She opened her fan; it had mother-of-pearl ribs and was decorated with hand-painted white flowers, a stylized version of almond blossoms. "You, of course, refuse to see it like that..."

"Of course. I teach an art, and I do so exactly as I was taught to, seriously and with respect. I'm a traditionalist."

The young woman clicked the fan shut and shook her head absently. "You were born too late, Don Jaime," she said at last, in a neutral voice. "Or perhaps you simply did not die at the right moment."

He looked at her, making no attempt to hide his surprise. "It's odd that you should say that."

"What?"

"About dying at the right moment." He made an evasive gesture, as if apologizing for his continued existence. The turn the conversation had taken seemed to amuse him, but it was clear that he was not joking. "In this century and after a certain age, dying a proper death is becoming increasingly difficult."

"I would love to know what you consider a proper death."

"I don't think you would understand."

"Are you sure?"

"No, I'm not. You might, but it doesn't matter. These are not things one can talk about to..."

"A woman?"

"To a woman."

Adela de Otero closed her fan and raised it slowly, until it touched the scar on her mouth. "You must be a very lonely man, Don Jaime."
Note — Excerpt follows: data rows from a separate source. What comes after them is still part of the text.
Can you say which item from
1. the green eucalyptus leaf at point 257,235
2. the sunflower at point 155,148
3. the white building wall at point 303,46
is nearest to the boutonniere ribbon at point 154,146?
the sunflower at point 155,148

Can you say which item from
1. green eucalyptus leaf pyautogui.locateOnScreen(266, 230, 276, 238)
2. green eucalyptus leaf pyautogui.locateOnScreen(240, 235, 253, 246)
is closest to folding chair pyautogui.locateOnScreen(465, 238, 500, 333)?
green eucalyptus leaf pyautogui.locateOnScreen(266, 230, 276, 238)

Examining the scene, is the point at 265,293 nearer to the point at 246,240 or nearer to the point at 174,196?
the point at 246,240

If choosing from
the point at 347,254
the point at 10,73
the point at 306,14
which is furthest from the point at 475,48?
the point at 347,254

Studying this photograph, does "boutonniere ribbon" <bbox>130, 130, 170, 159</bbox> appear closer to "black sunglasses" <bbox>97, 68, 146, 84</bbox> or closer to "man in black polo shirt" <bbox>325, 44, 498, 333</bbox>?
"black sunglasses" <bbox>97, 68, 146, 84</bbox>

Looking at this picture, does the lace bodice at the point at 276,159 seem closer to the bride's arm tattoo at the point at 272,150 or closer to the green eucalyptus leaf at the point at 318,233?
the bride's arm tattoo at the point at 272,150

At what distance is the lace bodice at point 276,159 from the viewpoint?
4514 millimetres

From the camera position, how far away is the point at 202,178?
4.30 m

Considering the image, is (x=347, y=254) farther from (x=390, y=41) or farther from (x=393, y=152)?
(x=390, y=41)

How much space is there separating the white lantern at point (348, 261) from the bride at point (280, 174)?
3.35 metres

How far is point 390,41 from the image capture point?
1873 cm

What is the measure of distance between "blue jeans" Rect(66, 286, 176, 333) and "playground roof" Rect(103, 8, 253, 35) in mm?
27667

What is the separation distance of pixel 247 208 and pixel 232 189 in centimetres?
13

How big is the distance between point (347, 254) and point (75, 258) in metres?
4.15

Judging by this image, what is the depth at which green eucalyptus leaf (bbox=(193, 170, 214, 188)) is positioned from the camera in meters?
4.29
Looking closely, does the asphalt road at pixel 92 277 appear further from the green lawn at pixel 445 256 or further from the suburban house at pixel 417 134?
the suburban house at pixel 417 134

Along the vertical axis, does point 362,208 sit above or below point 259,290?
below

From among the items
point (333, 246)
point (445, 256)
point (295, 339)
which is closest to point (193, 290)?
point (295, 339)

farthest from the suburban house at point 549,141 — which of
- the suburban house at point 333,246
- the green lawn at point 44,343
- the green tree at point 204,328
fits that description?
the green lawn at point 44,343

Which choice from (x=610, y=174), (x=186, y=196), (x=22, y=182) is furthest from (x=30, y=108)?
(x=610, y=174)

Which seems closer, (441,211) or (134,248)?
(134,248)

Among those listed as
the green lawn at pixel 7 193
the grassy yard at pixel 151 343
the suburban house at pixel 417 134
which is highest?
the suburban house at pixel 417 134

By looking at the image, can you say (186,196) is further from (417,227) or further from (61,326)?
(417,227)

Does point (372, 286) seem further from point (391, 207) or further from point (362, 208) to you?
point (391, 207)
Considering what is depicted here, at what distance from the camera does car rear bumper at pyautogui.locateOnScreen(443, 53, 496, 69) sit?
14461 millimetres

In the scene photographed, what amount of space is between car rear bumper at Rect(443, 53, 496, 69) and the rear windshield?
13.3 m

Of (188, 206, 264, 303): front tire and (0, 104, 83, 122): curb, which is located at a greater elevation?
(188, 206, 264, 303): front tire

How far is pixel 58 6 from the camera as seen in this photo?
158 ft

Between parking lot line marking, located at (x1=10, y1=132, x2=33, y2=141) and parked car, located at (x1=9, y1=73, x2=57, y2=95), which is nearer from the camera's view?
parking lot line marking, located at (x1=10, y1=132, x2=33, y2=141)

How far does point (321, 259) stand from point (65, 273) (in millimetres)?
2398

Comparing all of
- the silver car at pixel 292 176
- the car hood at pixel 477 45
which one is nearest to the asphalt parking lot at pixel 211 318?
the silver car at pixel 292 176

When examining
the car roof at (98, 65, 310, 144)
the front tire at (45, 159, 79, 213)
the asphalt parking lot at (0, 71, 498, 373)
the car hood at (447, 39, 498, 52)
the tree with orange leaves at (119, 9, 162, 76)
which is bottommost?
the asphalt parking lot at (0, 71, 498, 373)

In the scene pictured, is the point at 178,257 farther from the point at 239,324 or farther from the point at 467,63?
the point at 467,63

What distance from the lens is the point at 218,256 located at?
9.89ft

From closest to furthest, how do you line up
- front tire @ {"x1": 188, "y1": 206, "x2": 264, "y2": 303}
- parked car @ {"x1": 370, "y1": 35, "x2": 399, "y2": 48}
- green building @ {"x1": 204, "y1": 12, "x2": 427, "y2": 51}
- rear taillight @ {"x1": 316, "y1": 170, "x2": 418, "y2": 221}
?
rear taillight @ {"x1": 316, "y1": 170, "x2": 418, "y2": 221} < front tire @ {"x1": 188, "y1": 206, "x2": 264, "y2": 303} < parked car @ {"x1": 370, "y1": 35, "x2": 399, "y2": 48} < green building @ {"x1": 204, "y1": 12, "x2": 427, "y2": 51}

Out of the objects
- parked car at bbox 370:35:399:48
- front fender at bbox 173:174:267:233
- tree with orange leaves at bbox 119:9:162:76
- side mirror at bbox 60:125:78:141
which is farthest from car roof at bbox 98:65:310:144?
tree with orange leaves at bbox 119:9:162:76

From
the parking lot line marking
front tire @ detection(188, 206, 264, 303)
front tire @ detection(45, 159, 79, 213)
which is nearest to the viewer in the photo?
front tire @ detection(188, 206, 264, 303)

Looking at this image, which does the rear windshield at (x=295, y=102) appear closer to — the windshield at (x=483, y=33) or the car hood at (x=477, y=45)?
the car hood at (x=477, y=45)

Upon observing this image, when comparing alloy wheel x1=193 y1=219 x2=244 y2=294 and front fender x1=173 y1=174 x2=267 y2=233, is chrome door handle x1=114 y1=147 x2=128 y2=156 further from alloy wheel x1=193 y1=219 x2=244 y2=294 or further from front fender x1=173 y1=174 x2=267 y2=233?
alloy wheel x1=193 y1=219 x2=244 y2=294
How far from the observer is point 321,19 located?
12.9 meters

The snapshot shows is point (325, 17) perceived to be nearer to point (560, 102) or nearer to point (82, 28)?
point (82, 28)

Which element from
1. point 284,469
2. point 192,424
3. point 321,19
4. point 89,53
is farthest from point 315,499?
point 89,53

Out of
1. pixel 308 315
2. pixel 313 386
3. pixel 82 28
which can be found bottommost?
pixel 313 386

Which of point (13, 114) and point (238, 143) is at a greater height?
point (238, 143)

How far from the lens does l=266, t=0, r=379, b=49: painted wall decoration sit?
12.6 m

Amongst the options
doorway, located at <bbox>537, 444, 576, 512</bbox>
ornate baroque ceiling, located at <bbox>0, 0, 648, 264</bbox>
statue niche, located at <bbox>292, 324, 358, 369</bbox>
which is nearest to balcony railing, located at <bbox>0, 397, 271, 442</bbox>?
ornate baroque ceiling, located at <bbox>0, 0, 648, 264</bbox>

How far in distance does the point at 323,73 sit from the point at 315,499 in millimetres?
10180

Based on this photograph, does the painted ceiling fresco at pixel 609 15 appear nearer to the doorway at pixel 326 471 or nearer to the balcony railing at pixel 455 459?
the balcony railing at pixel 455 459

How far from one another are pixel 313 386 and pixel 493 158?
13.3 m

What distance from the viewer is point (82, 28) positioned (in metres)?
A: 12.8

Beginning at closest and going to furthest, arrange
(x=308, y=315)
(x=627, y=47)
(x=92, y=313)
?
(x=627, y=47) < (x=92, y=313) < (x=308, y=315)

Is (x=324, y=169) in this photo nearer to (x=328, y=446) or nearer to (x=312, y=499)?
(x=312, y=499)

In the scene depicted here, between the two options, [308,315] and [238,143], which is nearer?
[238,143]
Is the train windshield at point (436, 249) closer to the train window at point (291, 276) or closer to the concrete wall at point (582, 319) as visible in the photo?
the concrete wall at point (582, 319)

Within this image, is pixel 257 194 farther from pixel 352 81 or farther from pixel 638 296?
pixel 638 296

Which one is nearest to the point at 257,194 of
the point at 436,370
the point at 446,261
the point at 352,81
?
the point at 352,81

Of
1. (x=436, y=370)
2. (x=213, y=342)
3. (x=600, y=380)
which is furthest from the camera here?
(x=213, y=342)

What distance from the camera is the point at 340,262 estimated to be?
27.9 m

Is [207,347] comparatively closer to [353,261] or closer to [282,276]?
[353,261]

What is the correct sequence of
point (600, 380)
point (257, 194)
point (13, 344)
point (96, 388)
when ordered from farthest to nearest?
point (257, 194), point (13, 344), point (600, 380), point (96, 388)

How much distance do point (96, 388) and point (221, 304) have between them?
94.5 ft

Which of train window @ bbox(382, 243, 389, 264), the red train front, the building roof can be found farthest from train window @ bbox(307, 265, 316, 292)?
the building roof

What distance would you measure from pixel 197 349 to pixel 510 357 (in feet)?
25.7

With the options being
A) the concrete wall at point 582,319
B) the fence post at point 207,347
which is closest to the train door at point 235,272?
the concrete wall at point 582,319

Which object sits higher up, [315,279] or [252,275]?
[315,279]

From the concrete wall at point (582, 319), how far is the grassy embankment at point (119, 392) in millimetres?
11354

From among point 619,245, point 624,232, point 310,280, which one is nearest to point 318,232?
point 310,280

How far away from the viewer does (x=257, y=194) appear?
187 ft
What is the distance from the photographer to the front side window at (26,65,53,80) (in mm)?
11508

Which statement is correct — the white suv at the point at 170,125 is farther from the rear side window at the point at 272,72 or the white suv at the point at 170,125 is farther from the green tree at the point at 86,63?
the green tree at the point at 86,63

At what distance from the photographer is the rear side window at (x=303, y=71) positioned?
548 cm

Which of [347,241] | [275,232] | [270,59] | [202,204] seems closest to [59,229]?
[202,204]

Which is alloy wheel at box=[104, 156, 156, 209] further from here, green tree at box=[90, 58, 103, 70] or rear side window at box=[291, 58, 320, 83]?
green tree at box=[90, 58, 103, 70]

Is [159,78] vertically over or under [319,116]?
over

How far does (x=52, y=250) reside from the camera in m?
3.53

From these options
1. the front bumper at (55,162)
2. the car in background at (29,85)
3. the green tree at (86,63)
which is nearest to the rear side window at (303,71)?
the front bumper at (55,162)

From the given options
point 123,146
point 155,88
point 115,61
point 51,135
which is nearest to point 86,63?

He looked at her hard. There was no amusement in his gray eyes now; his eyes had become opaque. "I am." His voice sounded tired. "But I am the only one to blame for that. Actually loneliness has a kind of fascination; it's a state of egotistical, inner grace that you can achieve only by standing guard on old, forgotten roads that no one travels anymore. Do I seem like an absurd old man to you?"

She shook her head. Her eyes were gentle now. "No, I'm just appalled at your lack of common sense."

Don Jaime made a face. "One of the many virtues I am glad not to possess, madam, is common sense. You have doubtless realized that already ... But I wouldn't want to give you the impression that there is some moral justification behind it. Let's just say it is a purely aesthetic matter."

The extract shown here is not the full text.